Aufgrund der geringen Nachfrage findet das Proseminar nicht statt.
Lecturers Yann Berquin, Adrian Zwiener,
Consultation-Hour entfällt
Time entfällt
Umfang 2 SWS, 4 LP
Beginn entfällt
First Meeting Thursday 15. October 2015, 15 Uhr
Room Sand 1, Raum A302



All students present their work in a 45 min presentation plus 10 min discussion. Two weeks after the presentation an essay on the topic has to be turned in (12-15 pages).


  • Path Planning for Autonomous Vehicles
    Path Planning is neccessary if a vehichle drives autonomous from a start pose to an goal pose. Issues are search algorithms like A* or D* and rapidly exploring random trees and obstacle avoidance. References: [1-5]
  • Control: Path Following
    Having found a save path from the robots starting point to the goal, we have to make sure that the robot follows this path. However, inaccuracy in steering and the properties of the environment leads to discrepancies to the planed path. This topics deals with minimizing this discrepancies and control in general. References: [1,5-9]

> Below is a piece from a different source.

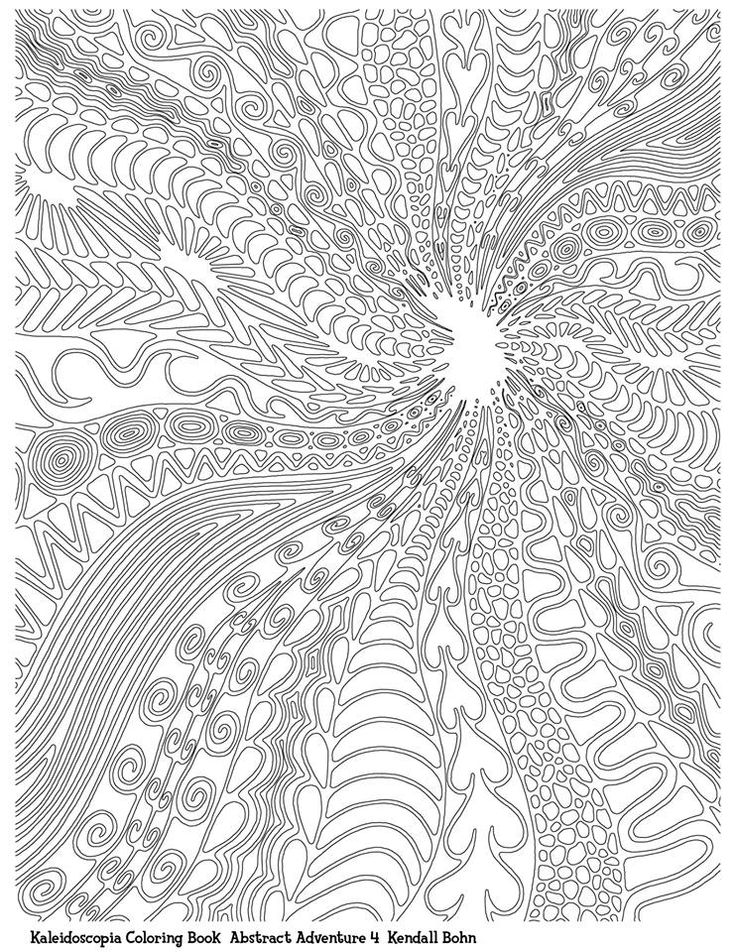 Abstract Doodle Zentangle Paisley Coloring Pages Colouring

  • Control of Robotic Arms
    The control of robotic arms is complex due to the many degrees of freedoms. Besides, in manipulation gravity plays a more important role than for mobile robots. Consequently, dynamic models are necessary. On top of that, torque and force control provide nice applications. Ideally students should have knowledge of Physics in particular Mechanics. References[1,10-12]

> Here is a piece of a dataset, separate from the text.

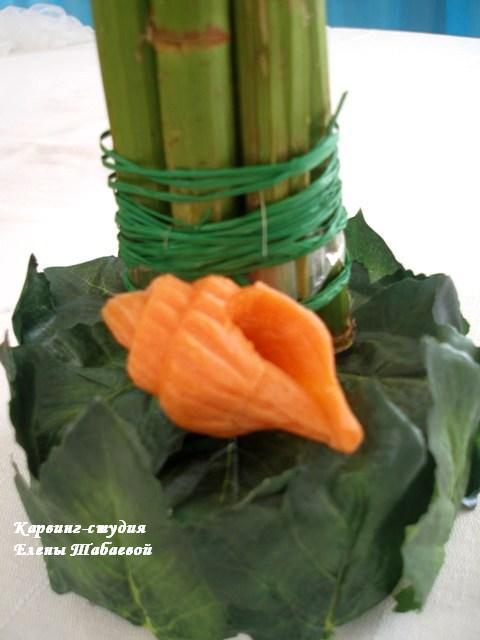 фруктовый карвинг южно-сахалинск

  • Motion Planning for Robotic Arms
    The use of a robotic arms requires methods determining the angle of each joint motor for a given time to reach an goal position without any collisions. Consequently, motion planning for robotic arms involves much more degrees of freedom than the motion planning for the robots pose. Though the workspace is much smaller. Motion Planning for arms gets even more complex if constraints are added to an trajectory e.g. the movement of a cup of coffee without spilling. Hence different techniques are needed, which are researched here. References: [1,13-15]

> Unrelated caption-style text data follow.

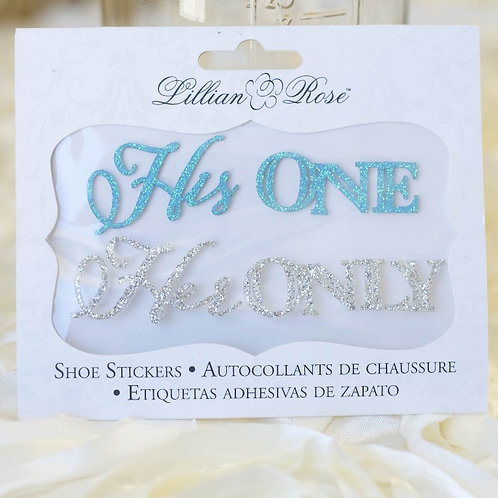 his one her only wedding shoe stickers photo ideas i do boutique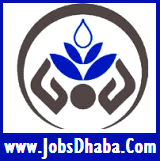 District Rural Development Agency, DRDA Recruitment, Sarkari Naukri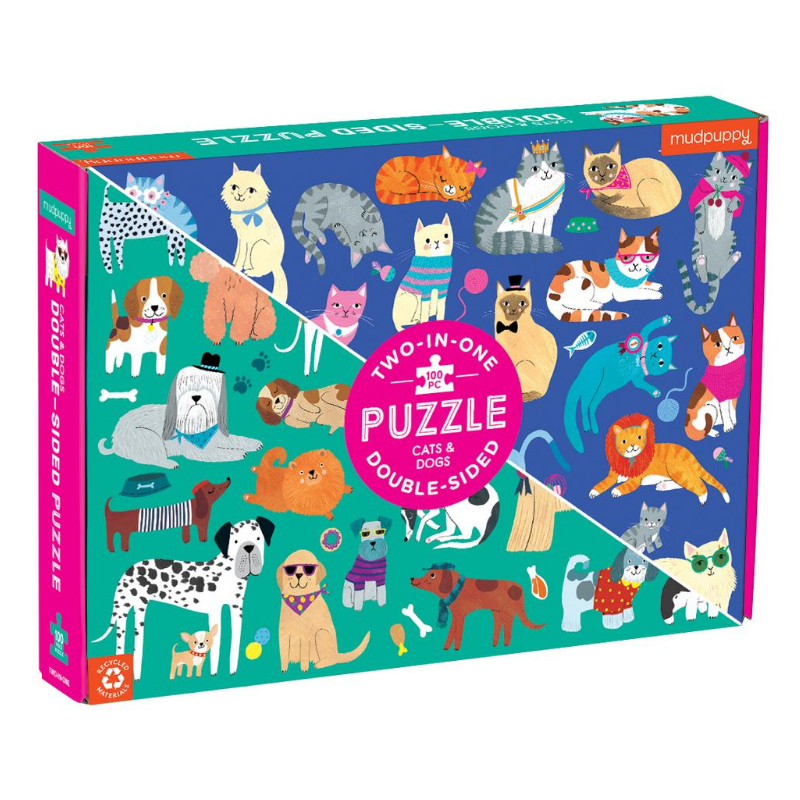 Double-Sided Puzzle | Cats & Dogs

  • Detection of Grasping Points
    Handling of tools and the movement of objects requires the robot to grasp the object securely to prevent slippage. But where an object has to be grasped depends strongly on the geometry and surface condition of the object. The scope of this topic is how good grasping points can be found using computer vision and machine learning. References: [16,17]
  • Occupancy Grid Mapping
    We propose to study the problem of mapping using occupancy grids along with remote sensing (mainly laser ranging and sonar sensors). This topic can be a good introduction to data assimilation and Simultaneous Localization and Mapping (SLAM). Ideally students should have knowledge in probability and distributions. References: [18,19,28]
  • Sensor Fusion
    This topic focuses on the joint use of data from multiple sensors for navigation and mapping in mobile robotic applications. Ideally students should have interest and knowledge in probability and data assimilation. References: [20,21,22,23]
  • Multi Agent Systems
    This topic focuses on the use of multiple robots for mobile robotic applications. This topic allows to have an overview of general mobile robotics issues. This topic is best suited for first year university students. Students interested in game theory might also find this topic valuable. References: [22,23,24]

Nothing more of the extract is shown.